La contribution suivante est de Sambou Ndiaye. Cherchant à corriger certains dysfonctionnements de la coopération bilatérale et multilatérale, la coopération décentralisée revendique une coopération internationale de territoire à territoire mettant en relation les collectivités locales ainsi que les acteurs sociaux du Nord et du Sud. L’objet de cette contribution est d’analyser jusqu’où la coopération décentralisée dénote des pratiques novatrices au regard des formes traditionnelles de coopération au développement. La présentation dégage d’abord les ressorts de cette forme de coopération avant d’analyser l’expérience de la coopération entre les municipalités de Saint-Louis (Sénégal) et de Lille (France). Enfin, quelques enseignements de la coopération décentralisée en termes de valeurs ajoutées et de contraintes sont tirés.
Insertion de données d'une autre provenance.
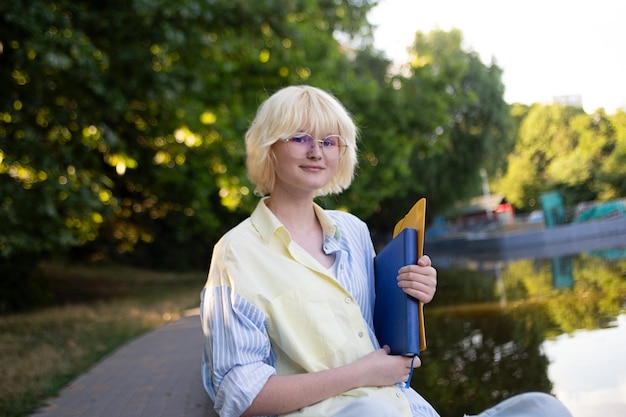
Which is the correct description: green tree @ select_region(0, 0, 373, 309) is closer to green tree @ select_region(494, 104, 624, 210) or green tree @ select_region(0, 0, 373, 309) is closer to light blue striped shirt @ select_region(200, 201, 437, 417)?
light blue striped shirt @ select_region(200, 201, 437, 417)

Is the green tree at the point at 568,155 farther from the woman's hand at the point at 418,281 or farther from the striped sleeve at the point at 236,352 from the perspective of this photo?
the striped sleeve at the point at 236,352

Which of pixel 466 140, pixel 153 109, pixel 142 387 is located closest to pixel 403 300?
pixel 142 387

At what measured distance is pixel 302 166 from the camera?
2053mm

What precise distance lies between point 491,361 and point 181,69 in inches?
287

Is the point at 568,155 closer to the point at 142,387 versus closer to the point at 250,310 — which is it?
the point at 142,387

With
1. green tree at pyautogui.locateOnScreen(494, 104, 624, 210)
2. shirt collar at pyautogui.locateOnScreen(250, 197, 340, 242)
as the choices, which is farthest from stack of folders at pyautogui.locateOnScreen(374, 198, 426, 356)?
green tree at pyautogui.locateOnScreen(494, 104, 624, 210)

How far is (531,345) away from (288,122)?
4.80 m

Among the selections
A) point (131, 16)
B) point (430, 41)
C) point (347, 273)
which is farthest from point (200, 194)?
point (430, 41)

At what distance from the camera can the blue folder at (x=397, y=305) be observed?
6.03 feet

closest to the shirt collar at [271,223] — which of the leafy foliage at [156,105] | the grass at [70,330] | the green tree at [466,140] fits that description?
the leafy foliage at [156,105]

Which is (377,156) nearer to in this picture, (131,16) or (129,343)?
(131,16)

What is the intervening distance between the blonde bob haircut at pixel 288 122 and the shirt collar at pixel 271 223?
139 millimetres

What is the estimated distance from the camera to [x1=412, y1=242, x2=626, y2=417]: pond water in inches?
173

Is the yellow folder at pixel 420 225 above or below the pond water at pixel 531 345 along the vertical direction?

Le texte qui suit, de Yves Vaillancourt, s’appuie sur certaines données et idées tirées d’un livre en préparation portant sur les alternatives de gauche dans les pays de l’Amérique latine et des Caraïbes (ALC). L’originalité de la recherche qui le sous-tend provient de ce que les alternatives de gauche en émergence dans les pays de l’ALC y sont examinées à partir d’une perspective qui assume ses racines nordiques, c’est-à-dire une façon de voir que l’on retrouve souvent en Europe et au Nord des Amériques, au Québec notamment. Cette perspective s’intéresse à un renouvellement de la social-démocratie, ou à une configuration d’économie plurielle qui mise notamment sur l’essor et la reconnaissance des pratiques de l’économie sociale et solidaire (ESS). Ce texte, justement, se penche plus particulièrement sur les pratiques et les discours des acteurs de l’ESS en ALC depuis Rio+20. Il comprend deux parties, une première qui identifie certaines caractéristiques de l’ESS dans les pays de l’ALC. Une seconde qui permet de partager quelques pistes d’analyse critique, voire certaines interrogations « nordiques » concernant les réseaux de l’ESS dans la région de l’ALC.
L’avant-dernière contribution de cette série de textes sur les expériences étrangères nous vient de Jean-Frédéric Lemay. Son texte est une synthèse actualisée du livre Commerce équitable. Les défis de solidarité dans les échanges internationaux qui vise à positionner le commerce équitable aujourd’hui devant les défis et les diverses orientations que prend le mouvement. Après avoir présenté rapidement l’évolution du mouvement et son fonctionnement, il présente trois scénarios qui, à son avis, constituent des possibilités d’évolution du mouvement dans les prochaines années.
Le numéro se clôt sur une contribution de Louis Favreau. Il y esquisse une première cartographie des forces de changement sur la scène mondiale. Avec constance depuis 2001, le mouvement altermondialiste s’organise contre vents et marées. Distinguant, d’entrée de jeu, le Forum social mondial (FSM) du mouvement citoyen international, ce dernier étant plus large que le FSM, l’auteur aborde en long et en large cette grande rencontre annuelle qui est devenue de plus en plus incontournable pour toute une mosaïque internationale d’organisations et de réseaux : les mouvements sociaux, les ONG, les réseaux engagés sur des créneaux thématiques ou sectoriels, etc. Le FSM n’est pas le mouvement citoyen international, mais il l’irrigue de toutes sortes de façons.